● Stated problem:
In the article on the SADA audit, substitute "growers" for "farmers" in the passage starting with "The investment is" and going on through "some European markets.", then give that passage.

● Text block:

Mon, 14 Apr 2014 Source: Mahama, Nurudeen

The infamous audit report that has exposed the stinking corruption and sleaze in the Savanna Accelerated Development Authority (SADA) being serialized currently by Joy Fm and other patriotic-minded media houses also revealed that the management of the beleaguered SADA led by the embattled Mr. Gilbert Iddi has transferred an amount of GHC2.7m (GHC2.7m) to Plus One Investment Limited for the purposes of investment in butternut squash.

The investment is supposed to alleviate poverty in the three northern regions and other areas within the Savanna Enclave.

According to the masterminds of this huge investment, farmers are supposed to get busy producing butter nut squash especially in the dry season for export in some European markets.

However, according to the audit report, almost two years after the transfer of this whopping amount, nothing has come out of the investment from the Plus One Investment Limited.

The company has consequently been asked by the auditors to repay the whopping GHc 2.7m (c27bn) with interest to SADA.

However, this aspect of the audit report on the shady deals of the Plus One Investment Limited seems to have been ignored by the media in their reportage of the rot that has engulfed SADA.

As a patriotic Ghanaian and a son of the North and also some-one conversant with the operations of the Plus One Investment Limited and its owners at the lakeside estate in Accra, the capital city and also in Tamale, I see it as a duty to reveal what I know about the daylight robbery of the national kitty in the name of investment by the Plus One Investment Limited.

The company is owned and managed by a group of young men with very little or no experience in this area and one finds it disgusting for SADA to transfer such huge amount of money to this company without doing a thorough due diligence.

Beyond what the company had told them, the Gilbert Iddi-led administration should have found out whether the company had the track record or the competence to handle investment of such magnitude and what was going to be the rate of returns for SADA as an entity, in the venture.

As a responsible entity, SADA should have been interested in how and when it would recoup its investments before transferring such huge sums to a company that has no iota of experience in the said field.

● Collected material:
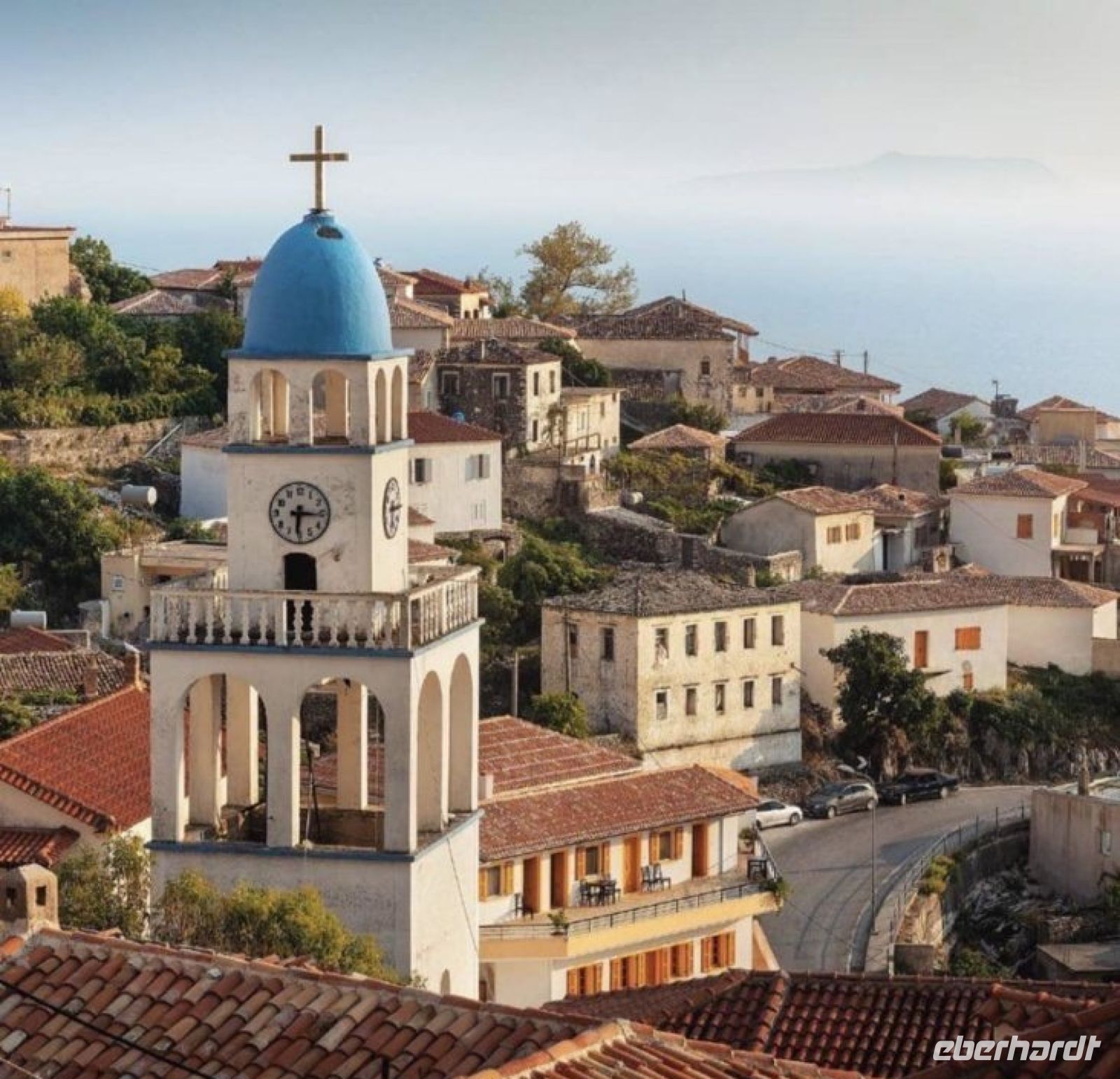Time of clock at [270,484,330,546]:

● Completed exercise:
The investment is supposed to alleviate poverty in the three northern regions and other areas within the Savanna Enclave.

According to the masterminds of this huge investment, growers are supposed to get busy producing butter nut squash especially in the dry season for export in some European markets.